Nevada women had already won the vote in state elections six years earlier and in 1916, prominent Eastern suffragists had included Reno on a nationwide speaking tour, then riding the Nevada’s V & T Railroad to Carson City to call on the governor seeking his advice and continued support.

“People from the East on the'16 train, they came out here to see how we’d done it,” says Mona Reno of the Nevada Women’s History Project.

Two years later, the legislature--in special session--had voted to ratify the Amendment.

The Virginia and Truckee Railroad added a couple of special cars for the run from Reno to Carson City to carry those who wanted to be there for the signing ceremony.

“Women were so excited that the fastened a 40 foot banner on the outside of the car--a highly polished car of the V&T with 79 brass nails,” notes the Women’s History Project’s Patti Bernard.

The railroad’s enthusiasm for the event didn’t include defacing one of its coaches and, to the dismay of the suffragists, the banner was removed in Carson City and apparently lost to history.

Bernard and Reno would be the first to tell you history has largely been written by men, often to the exclusion of women. It’s been the goal of the Nevada Women’s History Project to correct that imbalance.

So, as the centennial of the 19th Amendment was approaching they began researching this event, discovering in the process that the cars used for that trip were in the State Railroad Museum’s collection as was the engine--Number 25--that pulled them that day. And--all evidence indicated--the car that carried the banner was Number 17.

This aged coach has been maintained in a state of “arrested decay” by the museum for good reason. It was the car that carried the golden spike and Nevada’s silver spike to the completion of the transcontinental railway at Promontory Point, Utah in 1869. Had it also been witness to this other historical event 51 years later?

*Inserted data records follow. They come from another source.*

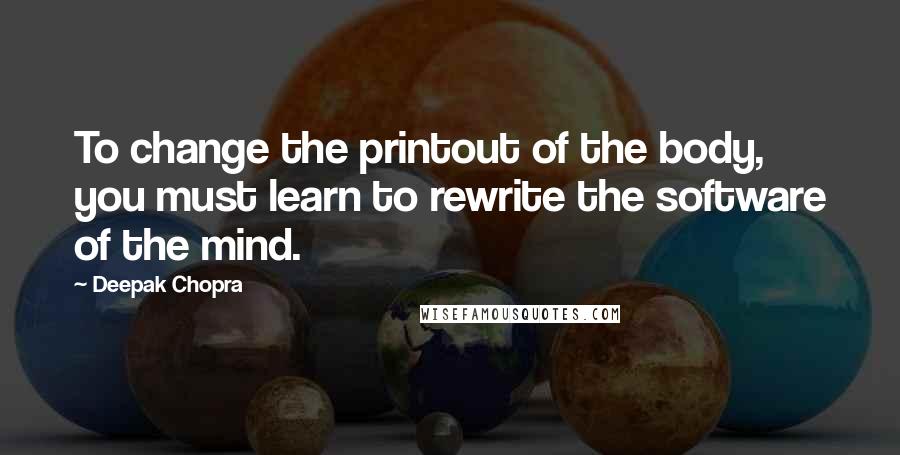 Deepak Chopra Quotes: To change the printout of the body, you must learn to rewrite the software of the mind.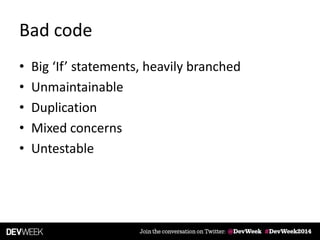 Bad code
• Big ‘If’ statements, heavily branched
• Unmaintainable
• Duplication
• Mixed concerns
• Untestable
 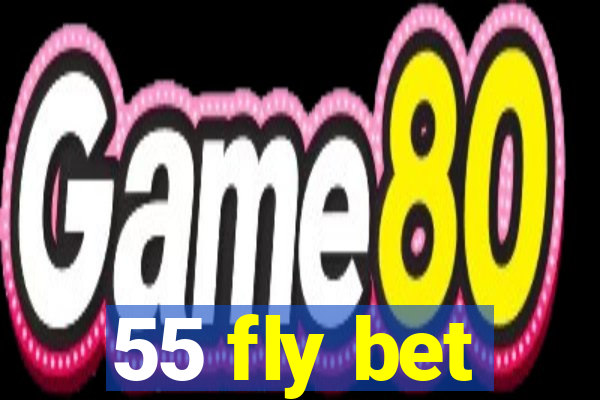 55 fly bet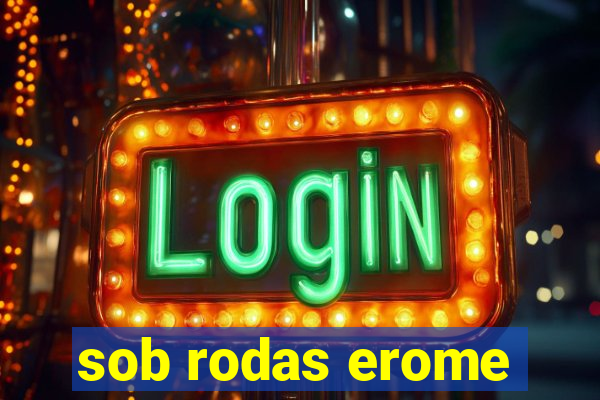 sob rodas erome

“We thought OK, let’s see if that story can be established,” says the museum’s director Daniel Thielen.”When we went out to car 17 we found the nail holes that made the railroad so angry. They’re still there.”>

It’s validation of the museum’s decision not to restore the car. Replace old weathered wood with new, you lose history in the process.

It’s also now added a visible connection to that moment 100 years ago when Nevada added it’s support to a sea change in the nation’s political history.

Saturday, Engine 25 will once again be pulling passengers holding special tickets around the track, reenacting and celebrating that event and making a little history in the process. This will be perhaps, the first time anywhere a steam engine has been piloted by an all-women crew.

And, in a political year, from the perspective of a century past, it’s a timely reminder of what other women accomplished 100 years ago.